### About this task
Exercise in exact copying: restate word for word only the lines below from the one containing "Mats can also be stored in a utensil drawer." through the one containing "Cake with flower decoration", omitting any pictures.

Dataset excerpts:
════════════════════

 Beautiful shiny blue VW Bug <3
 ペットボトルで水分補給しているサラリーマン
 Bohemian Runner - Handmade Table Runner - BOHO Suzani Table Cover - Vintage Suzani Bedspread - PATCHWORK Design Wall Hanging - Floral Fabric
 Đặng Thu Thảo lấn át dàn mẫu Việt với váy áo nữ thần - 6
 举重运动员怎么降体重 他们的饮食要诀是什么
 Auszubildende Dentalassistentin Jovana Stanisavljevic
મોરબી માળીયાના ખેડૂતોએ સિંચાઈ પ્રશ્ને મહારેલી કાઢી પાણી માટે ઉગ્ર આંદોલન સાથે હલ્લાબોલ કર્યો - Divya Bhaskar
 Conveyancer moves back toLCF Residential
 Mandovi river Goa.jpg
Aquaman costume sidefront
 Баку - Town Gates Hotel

════════════════════

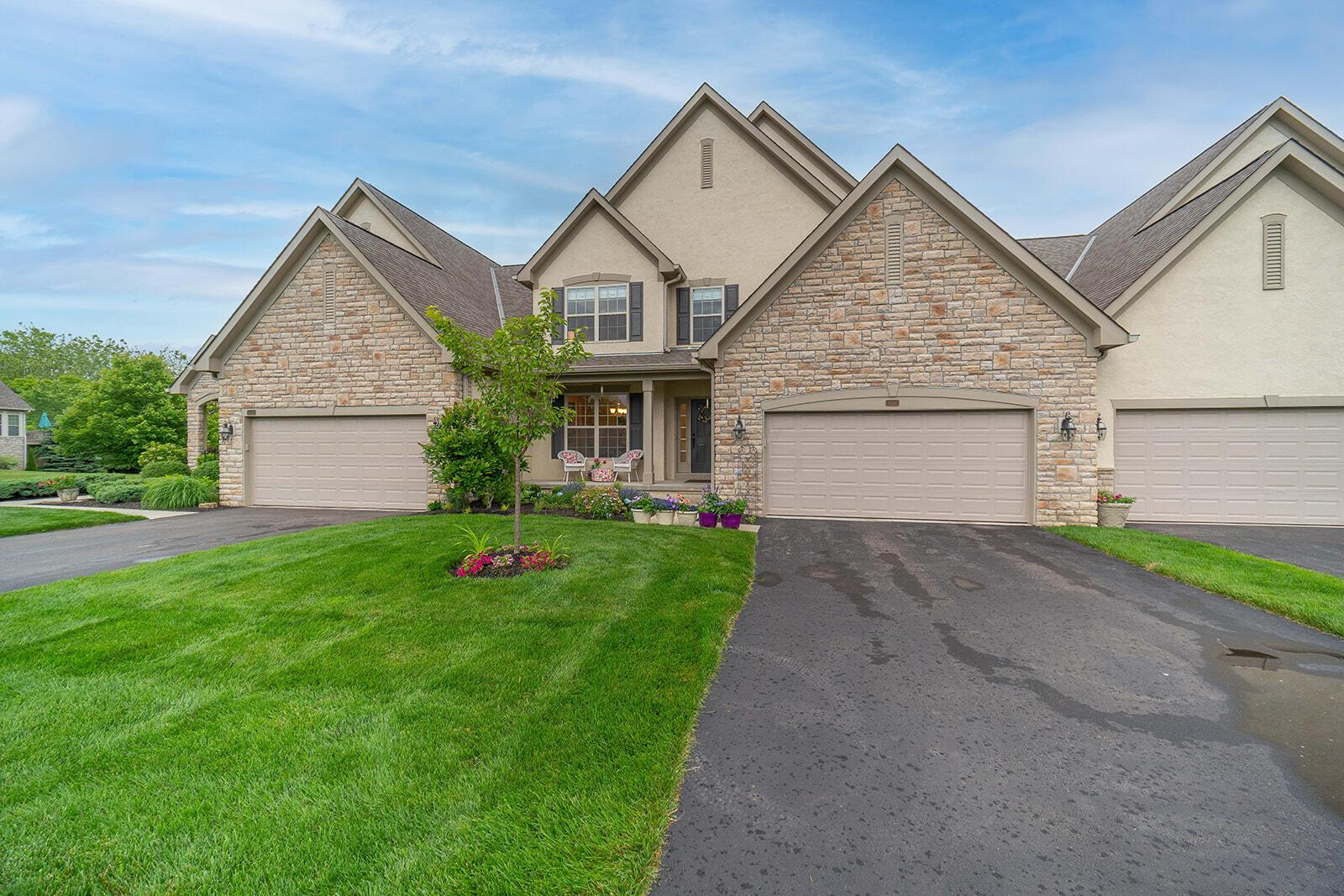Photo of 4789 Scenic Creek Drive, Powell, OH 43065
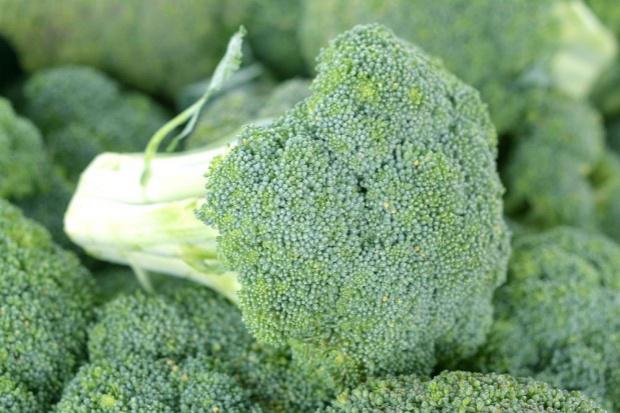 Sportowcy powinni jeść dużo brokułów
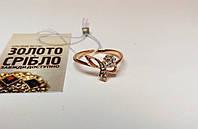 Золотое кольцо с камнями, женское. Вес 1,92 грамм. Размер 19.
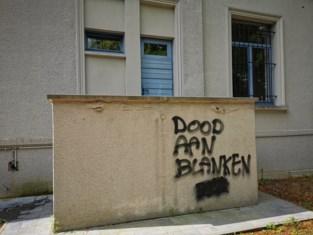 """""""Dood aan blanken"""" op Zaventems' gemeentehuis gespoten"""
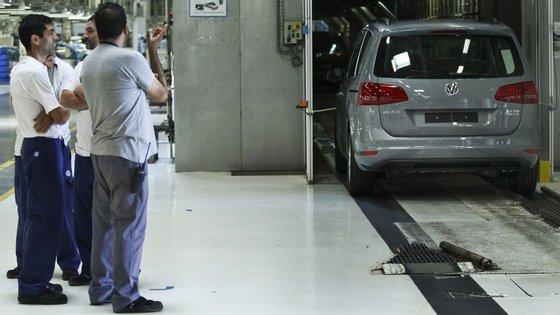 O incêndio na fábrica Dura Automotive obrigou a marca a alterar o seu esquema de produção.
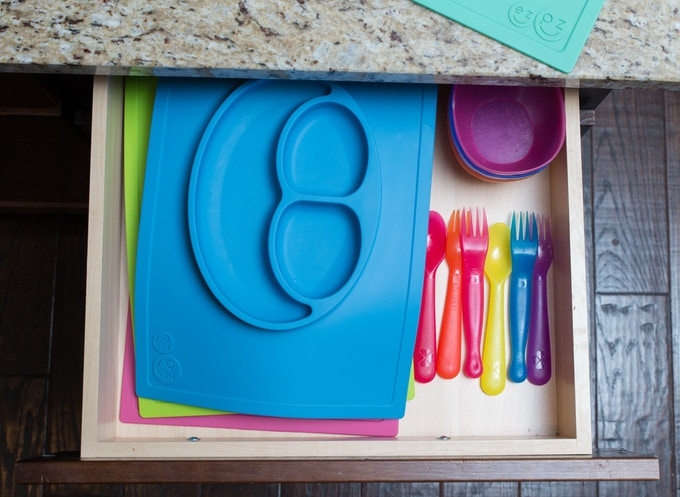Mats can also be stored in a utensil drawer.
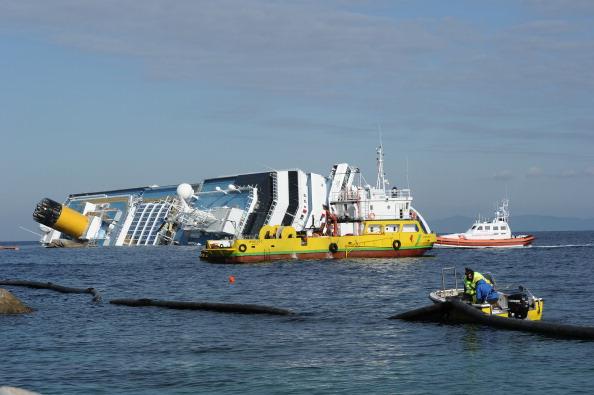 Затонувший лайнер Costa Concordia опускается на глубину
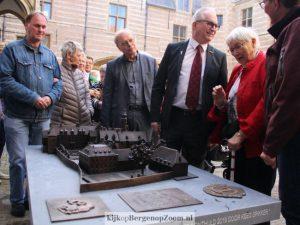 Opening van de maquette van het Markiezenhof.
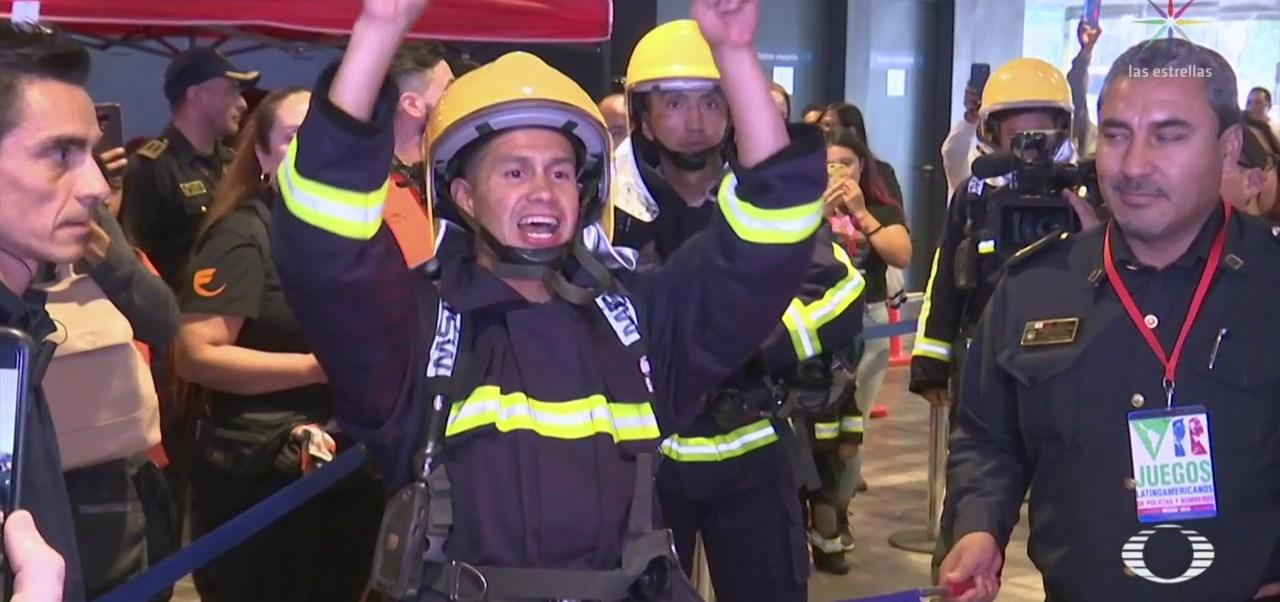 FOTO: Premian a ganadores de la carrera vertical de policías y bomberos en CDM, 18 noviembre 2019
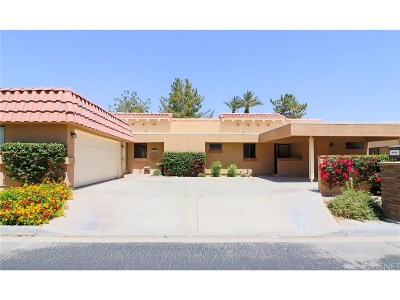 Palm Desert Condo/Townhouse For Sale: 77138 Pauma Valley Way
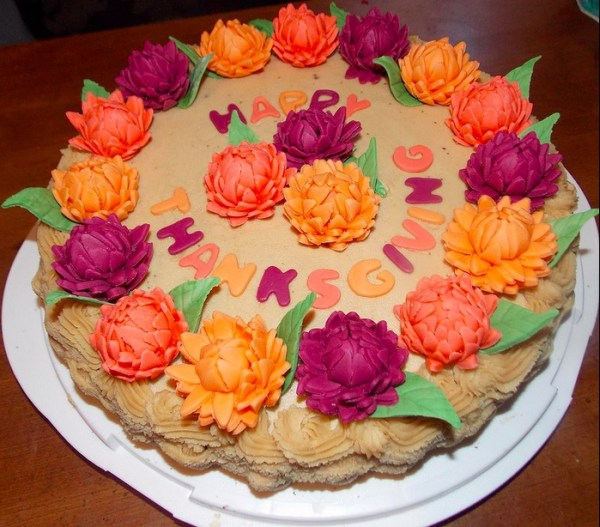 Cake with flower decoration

════════════════════

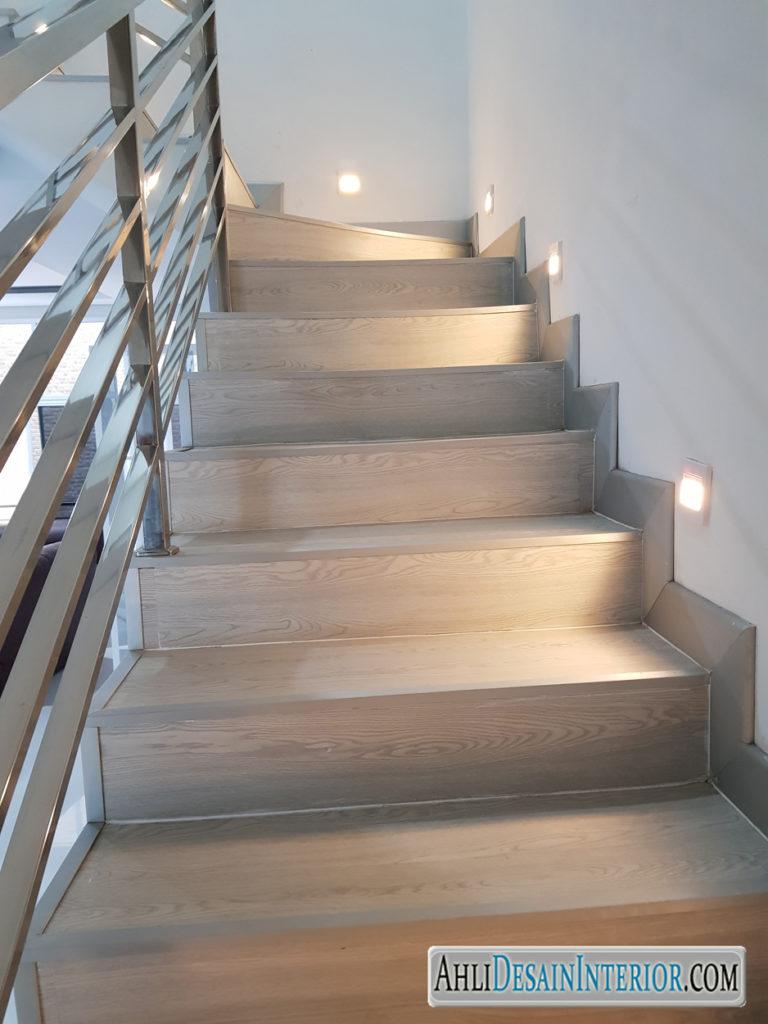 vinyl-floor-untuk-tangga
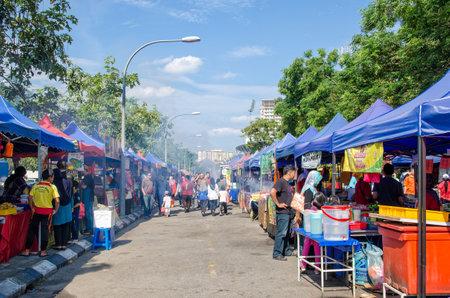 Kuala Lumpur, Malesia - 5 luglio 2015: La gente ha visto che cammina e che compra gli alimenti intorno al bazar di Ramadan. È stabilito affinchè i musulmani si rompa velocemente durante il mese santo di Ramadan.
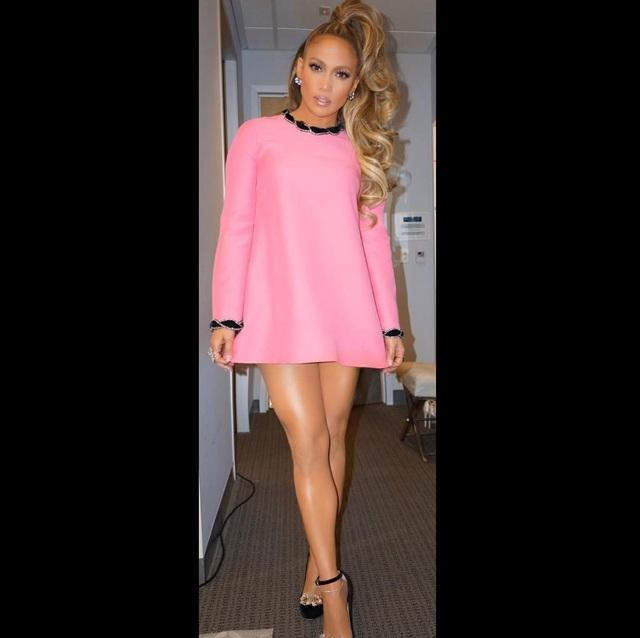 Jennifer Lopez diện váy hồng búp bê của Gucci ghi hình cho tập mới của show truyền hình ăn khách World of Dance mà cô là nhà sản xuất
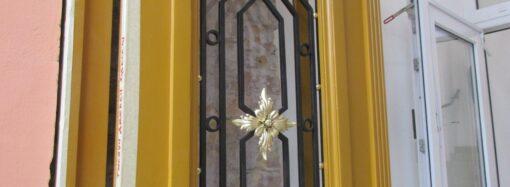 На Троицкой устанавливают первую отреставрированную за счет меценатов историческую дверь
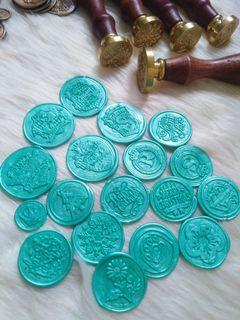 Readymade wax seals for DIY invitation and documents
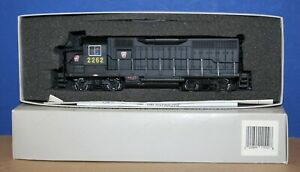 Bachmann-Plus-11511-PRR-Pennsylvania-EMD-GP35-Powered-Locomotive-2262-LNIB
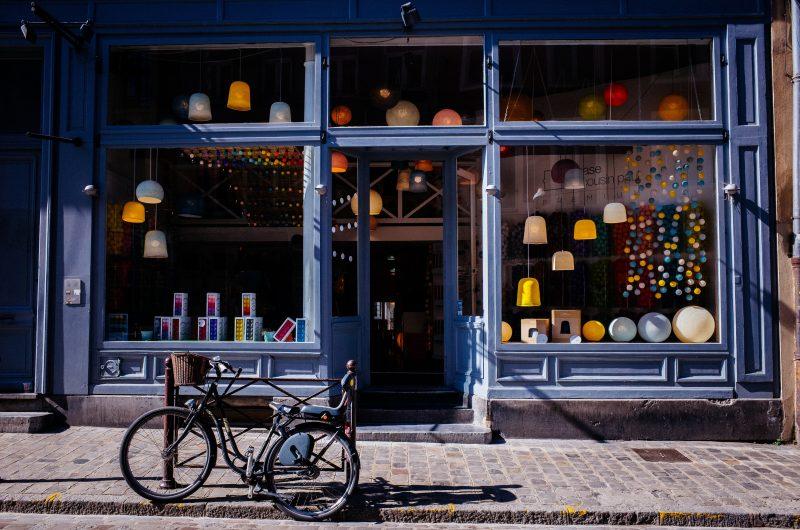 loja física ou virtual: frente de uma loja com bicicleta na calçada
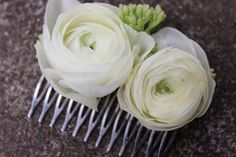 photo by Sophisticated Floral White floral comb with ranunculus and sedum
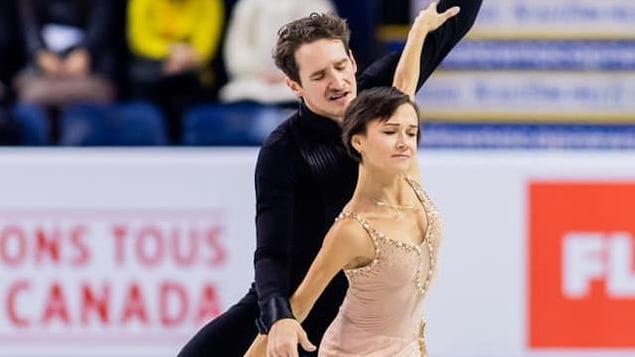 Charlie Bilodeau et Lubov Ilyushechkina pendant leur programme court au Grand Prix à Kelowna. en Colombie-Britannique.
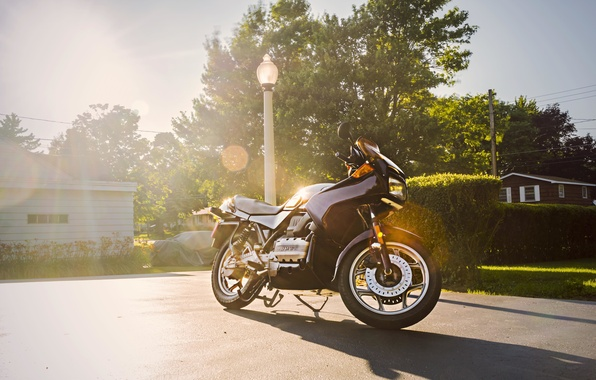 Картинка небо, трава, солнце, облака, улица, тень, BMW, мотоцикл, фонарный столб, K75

════════════════════

### Reply
Mats can also be stored in a utensil drawer.
 Затонувший лайнер Costa Concordia опускается на глубину
 Opening van de maquette van het Markiezenhof.
 FOTO: Premian a ganadores de la carrera vertical de policías y bomberos en CDM, 18 noviembre 2019
 Palm Desert Condo/Townhouse For Sale: 77138 Pauma Valley Way
 Cake with flower decoration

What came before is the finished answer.